- **TASK**:
From the records below, pull out every line that contains the word "closest" and copy those lines in their original order.

--- GIVEN DATA ---

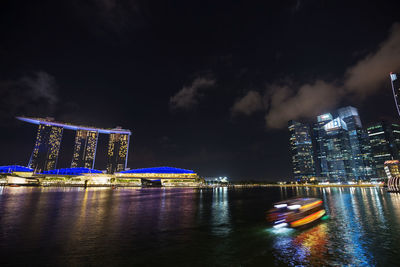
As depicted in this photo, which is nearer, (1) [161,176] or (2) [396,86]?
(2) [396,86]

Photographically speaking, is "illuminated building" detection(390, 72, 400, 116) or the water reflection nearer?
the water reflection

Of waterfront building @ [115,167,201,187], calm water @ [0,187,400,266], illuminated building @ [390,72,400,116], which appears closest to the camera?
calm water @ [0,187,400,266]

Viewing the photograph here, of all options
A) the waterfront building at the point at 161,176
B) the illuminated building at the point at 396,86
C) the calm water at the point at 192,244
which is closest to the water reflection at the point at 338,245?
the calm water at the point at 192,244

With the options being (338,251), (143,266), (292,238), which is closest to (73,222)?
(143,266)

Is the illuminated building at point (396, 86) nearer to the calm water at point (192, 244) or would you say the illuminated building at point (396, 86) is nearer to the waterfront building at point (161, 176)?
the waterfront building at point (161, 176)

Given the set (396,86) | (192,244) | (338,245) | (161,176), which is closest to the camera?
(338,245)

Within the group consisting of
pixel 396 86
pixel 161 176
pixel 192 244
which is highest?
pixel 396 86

---
--- GIVEN DATA ---

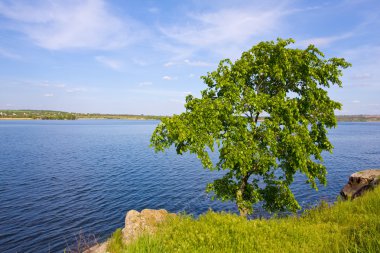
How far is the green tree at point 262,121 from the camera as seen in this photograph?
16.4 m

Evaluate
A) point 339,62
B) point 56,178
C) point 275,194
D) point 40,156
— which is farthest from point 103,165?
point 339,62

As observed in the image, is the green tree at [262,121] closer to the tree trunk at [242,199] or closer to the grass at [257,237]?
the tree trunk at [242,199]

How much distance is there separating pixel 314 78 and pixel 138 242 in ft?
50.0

---

- **EXERCISE RESPONSE**:
Of waterfront building @ [115,167,201,187], calm water @ [0,187,400,266], illuminated building @ [390,72,400,116], which appears closest to the camera?
which is closest to the water reflection at the point at 338,245?
With the options being (338,251), (143,266), (292,238), which is closest to (73,222)?
Given the set (396,86) | (192,244) | (338,245) | (161,176), which is closest to the camera?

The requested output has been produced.